Instructions to follow:
Look through the data for the string "Part". Copy every line where it is found.

· · · · ·

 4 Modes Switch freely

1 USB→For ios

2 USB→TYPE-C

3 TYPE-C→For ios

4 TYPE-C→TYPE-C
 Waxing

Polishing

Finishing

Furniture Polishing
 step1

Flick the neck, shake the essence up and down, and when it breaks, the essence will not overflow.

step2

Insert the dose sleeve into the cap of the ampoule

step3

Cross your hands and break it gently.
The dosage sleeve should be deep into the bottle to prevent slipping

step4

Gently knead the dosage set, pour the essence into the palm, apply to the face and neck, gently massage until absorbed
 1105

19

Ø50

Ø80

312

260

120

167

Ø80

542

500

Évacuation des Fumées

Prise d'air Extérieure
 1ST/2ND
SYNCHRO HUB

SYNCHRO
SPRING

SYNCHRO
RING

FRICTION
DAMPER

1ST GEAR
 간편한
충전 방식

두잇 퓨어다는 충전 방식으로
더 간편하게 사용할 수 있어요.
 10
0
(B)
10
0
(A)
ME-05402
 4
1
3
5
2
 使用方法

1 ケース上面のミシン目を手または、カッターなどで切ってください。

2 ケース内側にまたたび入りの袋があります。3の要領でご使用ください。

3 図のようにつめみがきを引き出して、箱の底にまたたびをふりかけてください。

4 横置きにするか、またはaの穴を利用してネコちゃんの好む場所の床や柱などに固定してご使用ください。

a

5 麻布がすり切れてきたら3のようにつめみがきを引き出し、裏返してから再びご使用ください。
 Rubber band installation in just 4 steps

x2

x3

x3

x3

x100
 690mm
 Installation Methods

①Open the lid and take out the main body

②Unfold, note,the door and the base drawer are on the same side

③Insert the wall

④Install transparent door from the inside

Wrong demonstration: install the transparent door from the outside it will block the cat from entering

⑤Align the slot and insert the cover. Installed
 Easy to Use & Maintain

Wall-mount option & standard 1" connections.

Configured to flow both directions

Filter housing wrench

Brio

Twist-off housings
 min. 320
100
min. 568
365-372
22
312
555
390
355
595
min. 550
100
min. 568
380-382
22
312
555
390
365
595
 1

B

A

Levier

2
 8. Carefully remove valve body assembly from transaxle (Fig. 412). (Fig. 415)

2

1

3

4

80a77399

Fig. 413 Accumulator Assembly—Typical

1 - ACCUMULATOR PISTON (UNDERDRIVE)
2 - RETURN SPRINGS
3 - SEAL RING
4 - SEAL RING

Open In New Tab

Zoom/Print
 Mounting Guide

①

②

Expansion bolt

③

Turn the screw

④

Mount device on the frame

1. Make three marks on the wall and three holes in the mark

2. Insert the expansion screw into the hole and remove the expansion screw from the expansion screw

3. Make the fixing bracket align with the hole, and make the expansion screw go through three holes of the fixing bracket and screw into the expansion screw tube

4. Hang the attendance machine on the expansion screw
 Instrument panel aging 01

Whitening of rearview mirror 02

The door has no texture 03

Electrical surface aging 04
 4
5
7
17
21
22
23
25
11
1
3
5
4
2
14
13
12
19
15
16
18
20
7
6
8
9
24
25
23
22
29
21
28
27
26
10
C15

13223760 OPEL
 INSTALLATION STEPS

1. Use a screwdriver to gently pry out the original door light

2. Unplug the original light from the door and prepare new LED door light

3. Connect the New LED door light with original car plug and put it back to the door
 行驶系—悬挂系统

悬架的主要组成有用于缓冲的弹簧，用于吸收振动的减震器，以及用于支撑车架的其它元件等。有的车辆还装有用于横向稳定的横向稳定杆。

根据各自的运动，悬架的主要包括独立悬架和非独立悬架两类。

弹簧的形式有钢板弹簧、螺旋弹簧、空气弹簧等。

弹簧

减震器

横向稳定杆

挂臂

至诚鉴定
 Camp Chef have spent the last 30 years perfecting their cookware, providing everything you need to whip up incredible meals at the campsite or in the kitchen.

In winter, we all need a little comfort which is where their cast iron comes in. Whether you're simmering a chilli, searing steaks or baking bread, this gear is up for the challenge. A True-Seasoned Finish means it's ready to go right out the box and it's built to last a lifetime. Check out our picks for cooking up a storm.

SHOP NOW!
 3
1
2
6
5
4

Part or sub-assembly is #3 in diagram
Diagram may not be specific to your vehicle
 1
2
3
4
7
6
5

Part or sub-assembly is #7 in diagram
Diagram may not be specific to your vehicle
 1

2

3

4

· · · · ·

Solution:
Part or sub-assembly is #3 in diagram
Part or sub-assembly is #7 in diagram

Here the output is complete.